このような数え方は、中国での、 漢数詞を基本とした数え方(以下漢式)に基づいてい
る。
表記する数字も、以前は、漢数字
一 二 三 四 五 六 七 八 九 十 十一 十二 --------
だったのだが、現在は、アラビア数字
1 2 3 4 5 6 7 8 9 10 11 12 --------
が、基本となっている。
②日本古来の数え方
日本には、古来からある、やまとことば(原日本語)での、以下の様な数え方(和語の
数詞 以下和式)がある。
数字 1 2 3 4 5 6 7
発音1 ひい ふう みい よ い む なな
発音2 ひとつ ふたつ みっつ よっつ いつつ むっつ ななつ
みつ よつ いつ むつ
数字 8 9 10
発音1 や ここ とお
発音2 やっつ ここのつ とお
やつ
発音1と発音2の、語幹は同じで、発音2は、発音1に、数を表す、○○つ を付け
たもの、と言える。
11以上については、調査不十分だが、昔は、以下の様に数えたという。
17個=10(とお)とあまり7(ななつ)/10(とお)と7(ななつ)
13日=10日(とおか)あまり3日(みっか)
37年=30年(みそとせ)あまり7年(ななとせ)
このように、古来の和式では、桁ごとに助数詞を繰り返し、あまり をいれる等、かなり冗長である。
これに対し、漢式では、
17個=10(じゅう) 7(しち)個
13日=10(じゅう) 3(さん)日
37年=30(さんじゅう)7(しち)年
と、数字を桁ごとに、基数詞で読み、最後にまとめて、助数詞/接尾語を付ければいいので、合理的で、極めて簡潔である。このようなことから、桁の概念が入る、11以上についての、和式の数え方は使われなくなっている、のであろう。
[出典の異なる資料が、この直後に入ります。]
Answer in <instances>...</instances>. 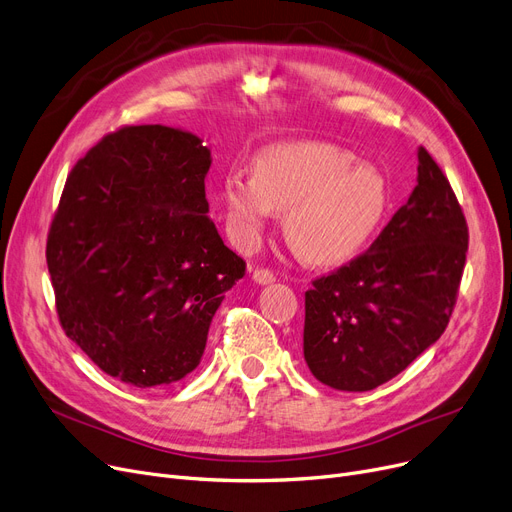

先進文化圏であった中国から、後進国の日本に、漢語、漢字が伝わる以前の、日本の言葉(やまと言葉)がどのようなものであったかは、色んな研究や説があるようだ。
一説では、体系的な言葉は無かったとも言われ、仮名文字の発明等に見られるように、漢語、漢字の翻訳から、日本文化は始まった、という説もある位だ。当時の日本では、日常的に使う数詞としては、1~20位までしか無かった、とも言われている。